Statistiques de référence utiles
Même si le sujet porte sur l’espérance, les praticiens utilisent souvent des repères numériques liés à la loi normale pour interpréter les écarts autour du vecteur moyen. Le tableau ci-dessous rappelle des masses de probabilité très connues dans le cas univarié, qui servent de base à de nombreuses généralisations multivariées.
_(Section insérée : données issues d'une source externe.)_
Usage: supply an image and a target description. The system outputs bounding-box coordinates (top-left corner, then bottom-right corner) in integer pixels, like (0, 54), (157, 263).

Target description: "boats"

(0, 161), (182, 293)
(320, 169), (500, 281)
| Intervalle autour de la moyenne | Probabilité théorique | Valeur approchée | Usage fréquent |
|---|---|---|---|
| μ ± 1σ | 0.682689 | 68.27 % | Dispersion usuelle |
| μ ± 1.96σ | 0.950000 | 95.00 % | Intervalle de confiance classique |
| μ ± 2σ | 0.954500 | 95.45 % | Approximation rapide |
| μ ± 3σ | 0.997300 | 99.73 % | Détection d’anomalies |
Dans le cadre multivarié : pourquoi le centre reste essentiel
En dimension supérieure, on ne raisonne plus en intervalles simples mais en régions ellipsoïdales. Pourtant, la logique reste identique : ces régions sont construites autour du vecteur moyen μ. Dans le contrôle qualité, en vision par ordinateur, en traitement radar ou en scoring de crédit, le centre théorique sert de référence pour mesurer les déviations, établir des règles de décision et détecter les observations atypiques.
Cas particulier du vecteur gaussien centré
Si μ = 0, on parle de vecteur gaussien centré. Alors : E[X] = 0. Ce cas est extrêmement fréquent, notamment lorsqu’on travaille sur les résidus, les innovations, les erreurs de mesure ou les perturbations d’un modèle linéaire. Le centrage simplifie l’algèbre et les démonstrations, mais ne change rien au principe général.
Étapes de calcul recommandées
- Identifier la dimension du vecteur aléatoire.
- Repérer le vecteur moyen μ dans l’énoncé ou dans la notation du modèle.
- Conclure directement que E[X] = μ.
- En cas de transformation affine Y = AX + b, calculer Aμ + b.
- Distinguer clairement l’espérance de la covariance, qui répond à une autre question.
Erreurs fréquentes à éviter
- Confondre espérance et variance.
- Penser que des covariances fortes modifient le vecteur moyen.
- Oublier le terme constant b dans une transformation affine.
- Utiliser la matrice de covariance à la place du vecteur moyen.
- Supposer que l’indépendance est nécessaire pour calculer l’espérance. Ce n’est pas le cas ici.
Applications concrètes
En finance, le vecteur moyen peut représenter le rendement espéré de plusieurs actifs. En traitement du signal, il peut modéliser le niveau moyen de bruit ou de signal sur plusieurs canaux. En machine learning, il intervient dans les modèles gaussiens, l’analyse discriminante, les mélanges gaussiens et les méthodes bayésiennes. En robotique, il est présent dans les filtres de Kalman, où l’état estimé est caractérisé par une moyenne et une covariance. Dans chacun de ces contextes, le calcul correct de l’espérance permet de prendre des décisions cohérentes, d’ajuster les modèles et d’interpréter les résultats avec rigueur.
Références fiables pour approfondir
Pour aller plus loin, vous pouvez consulter des sources académiques et institutionnelles reconnues :
- NIST Engineering Statistics Handbook
- Penn State University – Applied Multivariate Statistical Analysis
- Carnegie Mellon University – Department of Statistics
Conclusion
Le calcul de l’espérance d’un vecteur gaussien est l’un des résultats les plus élégants de la théorie des probabilités : si X ~ N(μ, Σ), alors E[X] = μ. Cette propriété simple constitue le socle de nombreux outils avancés. Elle reste vraie quelle que soit la structure de covariance, et elle se prolonge naturellement aux transformations affines via la formule E[AX+b] = Aμ+b. Maîtriser cette idée permet de naviguer avec beaucoup plus de sérénité dans les modèles multivariés et dans leurs applications professionnelles.